In 1953, Denis Plunkett, a civil servant from Bristol, UK, answered an advertisement from the Connecticut, USA-based International Flying Saucer Bureau and was invited to found the British branch of what was becoming an international organisation.
At its height, the British Flying Saucer Bureau had 1,500 members and in a busy week might receive 30 reports of unusual objects in the sky.
By the 1950s, the French future Nobel Prize in Literature winner Annie Ernaux could note that conversations around a French village dinner table centred on Algeria, memories of the last war, and whether flying saucers were real.

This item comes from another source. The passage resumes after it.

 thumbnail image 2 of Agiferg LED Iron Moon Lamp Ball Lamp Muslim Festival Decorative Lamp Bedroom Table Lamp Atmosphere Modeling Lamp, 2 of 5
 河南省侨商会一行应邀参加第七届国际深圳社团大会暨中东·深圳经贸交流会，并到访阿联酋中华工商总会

Cover-ups and conspiracies
The interest in UFOs attracted a huge number of authors, with Donald Keyhoe’s The Flying Saucers Are Real and Frank Scully’s Behind the Flying Saucers (both 1950) giving birth to the great age of UFO conspiracy theories.

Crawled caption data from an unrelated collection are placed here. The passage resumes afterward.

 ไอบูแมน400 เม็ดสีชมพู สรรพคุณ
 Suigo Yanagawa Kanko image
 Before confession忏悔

Why did aliens only visit now? Well, the answer clearly was that we had recently developed atomic weapons.
Others argued that no, we had always been under scrutiny, and Erich von Däniken took UFO publishing in this direction with Chariots of the Gods? (1968).
It was during this period that stories about both Roswell and Flight 19 began to resurface.

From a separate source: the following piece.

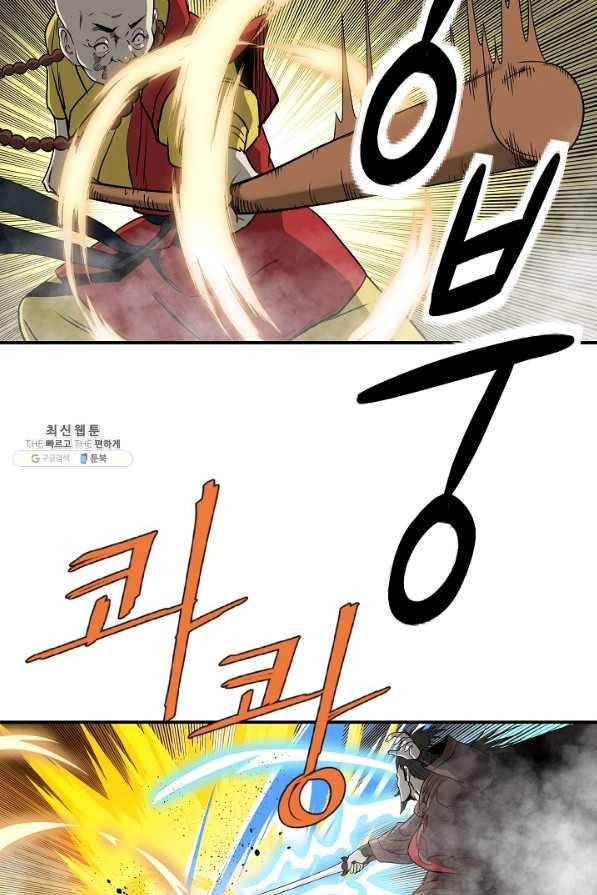 궁귀검신(카카오) 84화 53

Charles Berlitz wrote The Bermuda Triangle in 1974. Playing fast and loose with the facts, it sold nearly 20 million copies, cementing Flight 19’s place in UFO legend.
The story would, of course, inspire the brilliant opening scene of Close Encounters.
Roswell was largely forgotten about until 1978, when the National Enquirer reprinted the original story, and Jesse Marcel, who had led the initial investigation, was interviewed by UFO ‘expert’ Stanton Friedman.

When Marcel said he believed Roswell debris to have been extraterrestrial, Roswell became the centre of the UFO world, changing the nature of UFOlogy.
UFOs were no longer about advanced alien scouts spying out Earth for an invasion that was coming any day.
It was about a previous contact – perhaps involving a crashed spaceship – being covered up by the government.
In the shadow of the Kennedy assassination and Watergate, government cover-ups were something everybody could believe in.
Charles Berlitz, looking for a follow-up to his Bermuda Triangle success, jumped on the bandwagon with The Roswell Incident (1980).

The saucer craze fades
Yet UFO excitement was reaching its peak. Back in 1950, it seemed as if the aliens would be arriving any day, but by 1980, we had grown tired of waiting.
A public that watched the USS Enterprise boldly going where no one had gone before was finding
the pictures of UFOs from the 1950s embarrassingly amateurish.
The debris from Roswell looked far more like the balloon that the military had said it was than it did a crashed spaceship.
Stories of alien abductions, or self-proclaimed UFO contactee George Adamski claiming to have hitched a lift around the Solar System, didn’t help.
Douglas Adams nicely mocked it all in The Hitchhiker’s Guide to the Galaxy (1979) with his description of ‘Teasers’: bored rich kids that “land right by some poor unsuspecting soul whom no one’s ever going to believe and then strut up and down in front of him wearing silly antennas on their head and making beep beep noises”.
In 2001, the British Flying Saucer Bureau closed after 50 years of chronicling supposed UFO activities.
Nobody was coming to meetings in cold church halls any more; people were staring down at their computer screens rather than up at the sky.

Humans are still interested in UFOs, including a few ‘wow’ moments on the internet, such as pictures of statue-like rocks on Mars or, most recently, the fly-by of interstellar comet 3I/ATLAS.
And just as 19th‑century imaginations were fired by balloons and airships, 3I/ATLAS theories fit within our modern sense of what might be possible – hence several sci‑fi writers suggesting the idea of adapting asteroids as vessels for space travel.
So yes, we are still willing to believe in intelligent life on other worlds.
The movies may have moved on from UFOs landing in farm fields to the loud ‘here we are’ of Independence Day-style invasions, but until alien spaceships actually hover over the White House, UFOs can no longer command our ever-more fickle attention as they did in the 1950s.